A few weeks ago I mentioned to my psych that I had been getting up in the middle of the night to do a brain dump in a notebook because my brain was just overflowing. It was like a light bulb went off in her head. There was a flurry of paper and I had to fill out a couple of questionnaires to determine just how much of an issue worry and the intolerance of change is for me.
I scored moderately high for worry and extremely high for intolerance of change. There was a third one that I had to fill out but it had a pretty complicated scoring system so I won’t find out what the score is for that until my next appointment at the end of this week.
While it was interesting to see the difference in the scores between worry and intolerance, it came as no surprise to me that I have an extremely high intolerance for change. Even Paul laughed when I told him that I had to fill out a questionnaire to discover something he could see easily.
You see having things change is quite possibly one of my biggest stress inducers. Control freak is probably a bit of an understatement…however there is a catch.
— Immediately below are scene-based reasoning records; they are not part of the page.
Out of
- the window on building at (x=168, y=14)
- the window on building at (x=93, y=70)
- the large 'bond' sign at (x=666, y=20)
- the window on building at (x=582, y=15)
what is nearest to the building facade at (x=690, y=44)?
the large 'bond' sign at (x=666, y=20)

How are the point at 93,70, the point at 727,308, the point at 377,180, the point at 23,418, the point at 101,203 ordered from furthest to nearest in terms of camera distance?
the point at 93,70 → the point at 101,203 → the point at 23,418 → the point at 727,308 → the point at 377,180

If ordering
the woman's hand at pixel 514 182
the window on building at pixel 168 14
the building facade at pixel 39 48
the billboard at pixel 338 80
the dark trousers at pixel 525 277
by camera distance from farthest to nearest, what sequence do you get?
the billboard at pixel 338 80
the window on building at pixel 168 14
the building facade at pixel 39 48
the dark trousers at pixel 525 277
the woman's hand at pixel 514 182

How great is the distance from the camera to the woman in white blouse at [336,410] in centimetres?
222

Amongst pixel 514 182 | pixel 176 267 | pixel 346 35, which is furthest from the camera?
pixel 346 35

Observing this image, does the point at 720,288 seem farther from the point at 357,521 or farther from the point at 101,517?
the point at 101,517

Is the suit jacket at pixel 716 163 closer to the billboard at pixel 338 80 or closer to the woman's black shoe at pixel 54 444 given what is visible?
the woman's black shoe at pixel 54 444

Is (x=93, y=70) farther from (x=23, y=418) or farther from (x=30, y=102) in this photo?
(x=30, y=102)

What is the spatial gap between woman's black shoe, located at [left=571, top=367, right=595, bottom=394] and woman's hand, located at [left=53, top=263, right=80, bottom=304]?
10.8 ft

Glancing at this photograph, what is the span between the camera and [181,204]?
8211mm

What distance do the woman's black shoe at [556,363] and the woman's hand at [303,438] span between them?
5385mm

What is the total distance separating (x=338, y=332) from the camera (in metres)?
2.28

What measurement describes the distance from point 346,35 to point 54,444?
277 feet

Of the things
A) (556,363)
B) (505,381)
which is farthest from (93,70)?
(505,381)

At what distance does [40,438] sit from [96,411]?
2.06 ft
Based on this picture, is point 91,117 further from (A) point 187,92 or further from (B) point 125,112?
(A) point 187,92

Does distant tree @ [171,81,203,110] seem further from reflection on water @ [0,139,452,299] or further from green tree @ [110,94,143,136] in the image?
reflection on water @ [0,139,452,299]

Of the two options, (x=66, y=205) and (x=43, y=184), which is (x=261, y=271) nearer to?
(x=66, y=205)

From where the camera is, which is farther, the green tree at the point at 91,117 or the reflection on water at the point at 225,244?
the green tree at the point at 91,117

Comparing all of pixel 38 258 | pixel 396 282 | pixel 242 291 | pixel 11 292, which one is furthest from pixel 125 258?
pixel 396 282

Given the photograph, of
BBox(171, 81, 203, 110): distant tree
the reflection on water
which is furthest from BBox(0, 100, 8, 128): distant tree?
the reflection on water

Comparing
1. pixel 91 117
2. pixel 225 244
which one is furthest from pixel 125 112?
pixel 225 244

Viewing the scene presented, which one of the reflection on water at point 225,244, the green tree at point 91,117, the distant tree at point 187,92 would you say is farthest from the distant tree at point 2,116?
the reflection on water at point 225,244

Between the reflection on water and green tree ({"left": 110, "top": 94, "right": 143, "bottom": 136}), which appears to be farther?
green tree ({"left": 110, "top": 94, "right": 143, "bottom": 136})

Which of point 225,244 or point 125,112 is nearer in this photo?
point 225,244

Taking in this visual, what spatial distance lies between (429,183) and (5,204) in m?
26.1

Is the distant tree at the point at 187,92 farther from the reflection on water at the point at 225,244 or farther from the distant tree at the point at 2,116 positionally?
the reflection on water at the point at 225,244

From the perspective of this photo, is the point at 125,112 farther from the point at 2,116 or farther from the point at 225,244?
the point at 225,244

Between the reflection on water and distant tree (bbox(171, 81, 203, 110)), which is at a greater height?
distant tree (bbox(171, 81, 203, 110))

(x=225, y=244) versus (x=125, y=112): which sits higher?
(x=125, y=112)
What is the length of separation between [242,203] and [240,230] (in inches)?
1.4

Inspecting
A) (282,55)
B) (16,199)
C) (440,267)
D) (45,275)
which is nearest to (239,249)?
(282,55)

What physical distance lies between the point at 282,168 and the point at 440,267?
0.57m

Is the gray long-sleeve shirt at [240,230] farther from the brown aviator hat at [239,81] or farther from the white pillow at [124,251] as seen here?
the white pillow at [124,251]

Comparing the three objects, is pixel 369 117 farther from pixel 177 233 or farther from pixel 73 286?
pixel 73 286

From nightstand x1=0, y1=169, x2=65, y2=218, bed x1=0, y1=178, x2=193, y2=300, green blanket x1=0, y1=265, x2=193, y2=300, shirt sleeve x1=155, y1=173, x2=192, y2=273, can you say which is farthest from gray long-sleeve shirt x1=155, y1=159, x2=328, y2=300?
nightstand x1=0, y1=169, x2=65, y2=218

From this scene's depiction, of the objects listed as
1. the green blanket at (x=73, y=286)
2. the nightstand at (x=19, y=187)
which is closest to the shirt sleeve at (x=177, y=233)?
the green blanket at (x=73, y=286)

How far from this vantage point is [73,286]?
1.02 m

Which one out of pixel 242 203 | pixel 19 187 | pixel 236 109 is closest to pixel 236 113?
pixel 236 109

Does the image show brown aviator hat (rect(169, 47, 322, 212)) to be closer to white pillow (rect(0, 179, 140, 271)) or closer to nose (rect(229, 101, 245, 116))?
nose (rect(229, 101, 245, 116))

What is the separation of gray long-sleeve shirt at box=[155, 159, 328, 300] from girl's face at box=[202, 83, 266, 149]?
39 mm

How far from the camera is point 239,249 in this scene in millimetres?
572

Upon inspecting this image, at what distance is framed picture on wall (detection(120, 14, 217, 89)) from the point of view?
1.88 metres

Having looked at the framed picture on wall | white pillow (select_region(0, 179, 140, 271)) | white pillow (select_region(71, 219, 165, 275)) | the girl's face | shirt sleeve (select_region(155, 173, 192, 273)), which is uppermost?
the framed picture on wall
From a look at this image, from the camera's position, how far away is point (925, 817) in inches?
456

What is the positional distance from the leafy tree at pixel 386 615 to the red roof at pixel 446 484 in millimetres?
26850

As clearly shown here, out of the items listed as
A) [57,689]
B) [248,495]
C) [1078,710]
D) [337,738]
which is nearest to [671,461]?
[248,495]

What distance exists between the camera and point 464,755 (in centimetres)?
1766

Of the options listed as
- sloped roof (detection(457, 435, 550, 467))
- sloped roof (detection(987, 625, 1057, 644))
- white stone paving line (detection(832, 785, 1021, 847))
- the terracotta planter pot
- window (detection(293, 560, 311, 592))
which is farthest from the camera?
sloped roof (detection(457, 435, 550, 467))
My core belief also stops me from acting out on the intolerance of change, my need to avoid rejection trumps my need to have control.
All this means that the bulk of when I worry while playing over scenarios in my mind, happens at night, when there is no one else around, when I am trying to sleep. The thing that I have found interesting since writing down the things that are bothering me is that I’ve noticed a pattern of the same thought processes happening over and over again each night.
There is a pattern of berating myself over everything that I said throughout the day. I analyse everything I have said, looking for ways that I failed, that I looked stupid and said the wrong thing. I go over and over the conversations, looking at ways that I could have changed it. Of course none of this is helpful. It turns my mind into knots of worry, and makes sleep elusive.
The other pattern emerging is that the need to control comes out in the hours when I am trying to sleep. I go over my plans for the next few days, impatient that I have to wait to carry out things that I see as important. I lay in bed going over the details, working out the things that could possibly go wrong. I try to fish out every minute detail. Of course this leads to further stress when things don’t go the way that I envisioned.
The brain dump has been really helpful for me to just get it all out of my brain. I haven’t done any work on the actual thoughts but it’s the act of writing them down so far that has helped to make room for my mind to relax enough to sleep. The worry is still there, but at least I have it written down so that it’s acknowledged rather than allowed to stew in my mind.
Do you worry a lot? What things have you done to help yourself reduce the amount of worrying.